Мы словно в гигантских светящихся сотах— жаркой сердцевине огромной пламенной розы.
ВОДОЕМ
Загляни в него — он переполнен недавними дождями, Платеро. Исчезло эхо, и внизу не отсвечивает самоцветом, как бывало, когда спадала вода, чердачное окно с осколком солнца.
Ты не спускался в него, Платеро. А мне довелось — давно, когда его чистили. Так вот, там под ним — длинная галерея и в конце каморка. Когда я вошел в нее, свеча моя погасла и по руке скользнула саламандра. Две жутких ледяных струи обожгли грудь двумя клинками, скрещенными, как кости под черепом... Весь город просверлен галереями, Платеро. Самый большой водоем — у Волчьего рва, внутри крепости на древней площади античного городка. Самый красивый — в моем саду: верх его высечен, как видишь, из цельного куска белого мрамора. Галерея церковного водоема тянется до верхних виноградников и выходит в поле у самой реки. А ту, что идет от больницы, никто не отважился пройти до конца, потому что она никогда не кончается...

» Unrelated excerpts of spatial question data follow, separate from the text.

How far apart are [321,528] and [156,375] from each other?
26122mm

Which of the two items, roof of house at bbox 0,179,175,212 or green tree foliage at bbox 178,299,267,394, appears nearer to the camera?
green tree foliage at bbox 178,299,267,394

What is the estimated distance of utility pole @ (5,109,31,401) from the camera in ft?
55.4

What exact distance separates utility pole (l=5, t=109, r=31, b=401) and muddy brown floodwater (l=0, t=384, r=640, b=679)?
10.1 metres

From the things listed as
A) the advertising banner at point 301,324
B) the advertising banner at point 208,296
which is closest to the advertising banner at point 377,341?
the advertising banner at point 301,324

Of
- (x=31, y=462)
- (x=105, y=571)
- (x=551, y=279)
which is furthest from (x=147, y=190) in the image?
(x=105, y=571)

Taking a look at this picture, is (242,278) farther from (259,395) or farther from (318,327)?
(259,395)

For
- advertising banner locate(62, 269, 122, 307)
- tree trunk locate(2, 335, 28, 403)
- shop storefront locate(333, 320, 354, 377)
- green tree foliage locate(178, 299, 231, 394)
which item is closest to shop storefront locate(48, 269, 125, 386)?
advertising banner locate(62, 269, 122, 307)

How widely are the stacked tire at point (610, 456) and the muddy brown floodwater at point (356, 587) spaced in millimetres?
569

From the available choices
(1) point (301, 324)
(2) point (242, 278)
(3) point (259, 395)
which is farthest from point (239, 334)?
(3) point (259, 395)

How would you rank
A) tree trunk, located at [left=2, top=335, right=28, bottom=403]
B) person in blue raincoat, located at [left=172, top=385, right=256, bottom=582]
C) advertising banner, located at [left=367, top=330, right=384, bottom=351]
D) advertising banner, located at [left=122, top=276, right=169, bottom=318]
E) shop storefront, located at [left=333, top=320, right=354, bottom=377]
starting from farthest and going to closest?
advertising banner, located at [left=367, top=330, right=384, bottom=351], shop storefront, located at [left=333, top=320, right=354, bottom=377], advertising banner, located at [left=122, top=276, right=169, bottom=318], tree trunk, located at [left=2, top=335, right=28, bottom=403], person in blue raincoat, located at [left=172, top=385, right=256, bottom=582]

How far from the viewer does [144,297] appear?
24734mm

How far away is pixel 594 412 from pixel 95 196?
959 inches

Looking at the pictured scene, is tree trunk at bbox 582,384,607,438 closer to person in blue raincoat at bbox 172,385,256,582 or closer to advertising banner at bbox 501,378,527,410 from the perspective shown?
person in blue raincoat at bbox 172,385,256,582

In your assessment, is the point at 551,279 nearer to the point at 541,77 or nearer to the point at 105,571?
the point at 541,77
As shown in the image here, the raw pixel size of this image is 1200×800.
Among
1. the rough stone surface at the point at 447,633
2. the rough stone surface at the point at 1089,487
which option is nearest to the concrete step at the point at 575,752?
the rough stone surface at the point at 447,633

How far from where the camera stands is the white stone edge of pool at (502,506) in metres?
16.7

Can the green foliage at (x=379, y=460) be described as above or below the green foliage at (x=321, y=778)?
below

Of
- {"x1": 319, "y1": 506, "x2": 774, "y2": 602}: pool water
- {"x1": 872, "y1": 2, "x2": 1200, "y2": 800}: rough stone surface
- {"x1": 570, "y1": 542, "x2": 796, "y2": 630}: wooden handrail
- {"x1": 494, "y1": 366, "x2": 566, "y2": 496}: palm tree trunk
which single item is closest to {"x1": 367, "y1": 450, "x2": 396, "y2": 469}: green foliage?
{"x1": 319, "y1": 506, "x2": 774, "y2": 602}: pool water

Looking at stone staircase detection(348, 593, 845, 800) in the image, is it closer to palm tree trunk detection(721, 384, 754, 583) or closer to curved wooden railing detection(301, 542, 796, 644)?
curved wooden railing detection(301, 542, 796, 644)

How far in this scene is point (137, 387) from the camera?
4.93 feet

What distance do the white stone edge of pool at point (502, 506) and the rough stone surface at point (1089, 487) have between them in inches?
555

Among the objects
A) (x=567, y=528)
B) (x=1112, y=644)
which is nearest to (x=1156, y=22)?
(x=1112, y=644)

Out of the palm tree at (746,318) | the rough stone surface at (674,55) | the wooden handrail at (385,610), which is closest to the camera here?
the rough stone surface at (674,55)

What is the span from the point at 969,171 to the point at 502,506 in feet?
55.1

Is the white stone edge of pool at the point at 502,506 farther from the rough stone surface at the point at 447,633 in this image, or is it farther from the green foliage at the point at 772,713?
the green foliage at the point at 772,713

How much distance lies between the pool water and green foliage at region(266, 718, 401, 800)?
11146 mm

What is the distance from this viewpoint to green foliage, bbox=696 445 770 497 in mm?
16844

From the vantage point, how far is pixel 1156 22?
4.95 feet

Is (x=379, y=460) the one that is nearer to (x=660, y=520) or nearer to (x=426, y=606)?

С детства помню долгие дождливые ночи, бессонные от рыданий воды, полнозвучной, отвесно обрушенной в водоем. Поутру мы бежали к нему, как одержимые, взглянуть, докуда поднялась вода. И если доверху, как сегодня,— боже, сколько восторга, криков, изумленья!
...Ладно, Платеро. Сейчас я дам тебе ведерко этой чистейшей свежей воды, то самое ведерко, что разом осушал Вильегас, бедный Вильегас, дотла выжженный водкой и коньяками...
ШЕЛУДИВЫЙ ПЕС
Изредка, тощий и томящийся, он через сад прокрадывался к дому. Он жил убегая, давно привыкший к камням и крикам. Собаки и те встречали его оскалом. И снова он уходил, медленно и понуро, вниз по склону в полуденный зной.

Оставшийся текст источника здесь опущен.